§ **Description of the task**: Return the data below unchanged. Drop any pictures.

§ **Data section**:
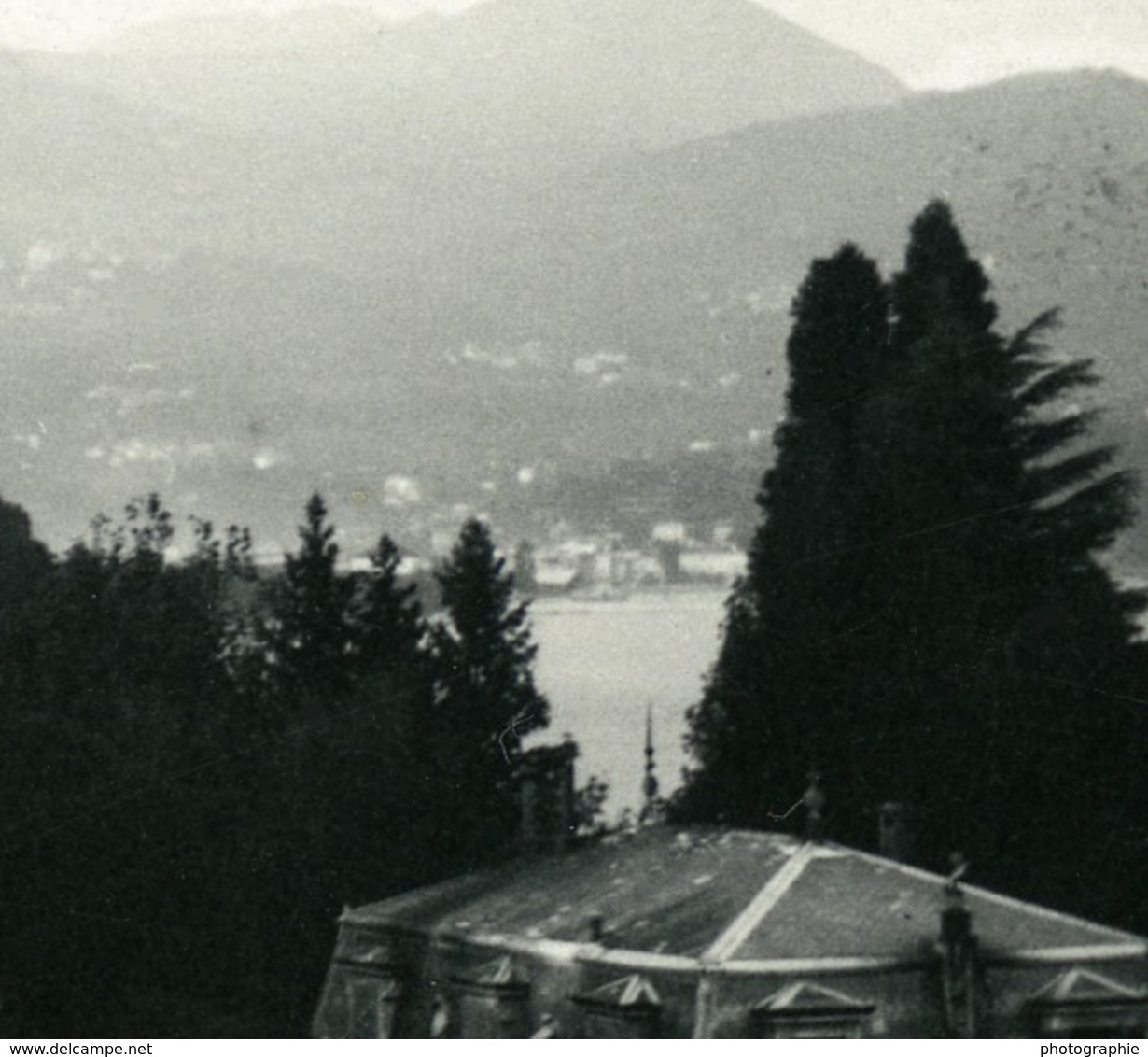 Italie Lac Majeur Pallanza Eden Hotel Vue Vers Intra Ancienne Photo Stereo Possemiers 1900 - Photos Stéréoscopiques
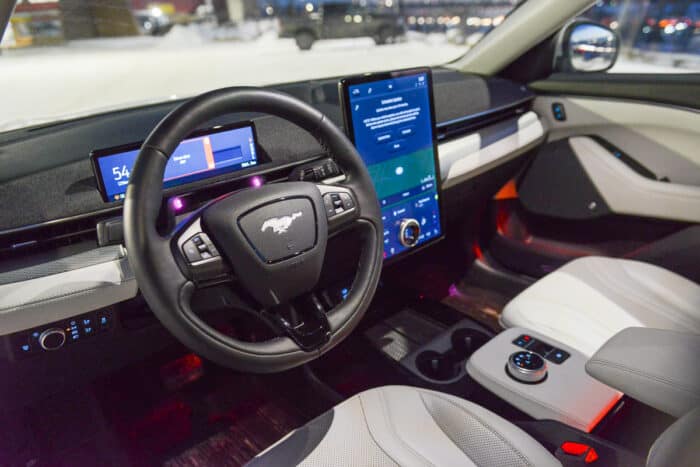 2022 Ford Mustang Mach-E Premium with Ice White Appearance Package interior front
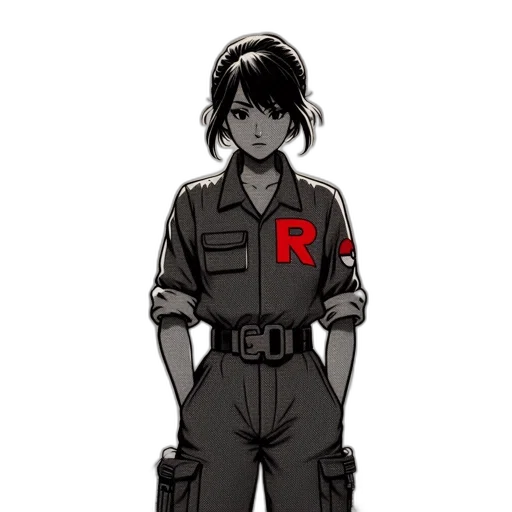 jacket, staff, weapon, robot transparent PNG cut-out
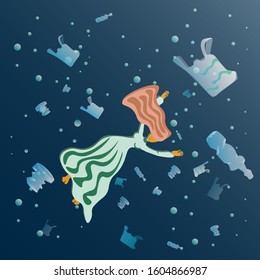 Worldwide, environmental pollution is harmful from plastic. Vector stock illustration, man drowning garbage from plastic waste.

§ **Solution to this task**:
 Italie Lac Majeur Pallanza Eden Hotel Vue Vers Intra Ancienne Photo Stereo Possemiers 1900 - Photos Stéréoscopiques
 2022 Ford Mustang Mach-E Premium with Ice White Appearance Package interior front
 jacket, staff, weapon, robot transparent PNG cut-out
 Worldwide, environmental pollution is harmful from plastic. Vector stock illustration, man drowning garbage from plastic waste.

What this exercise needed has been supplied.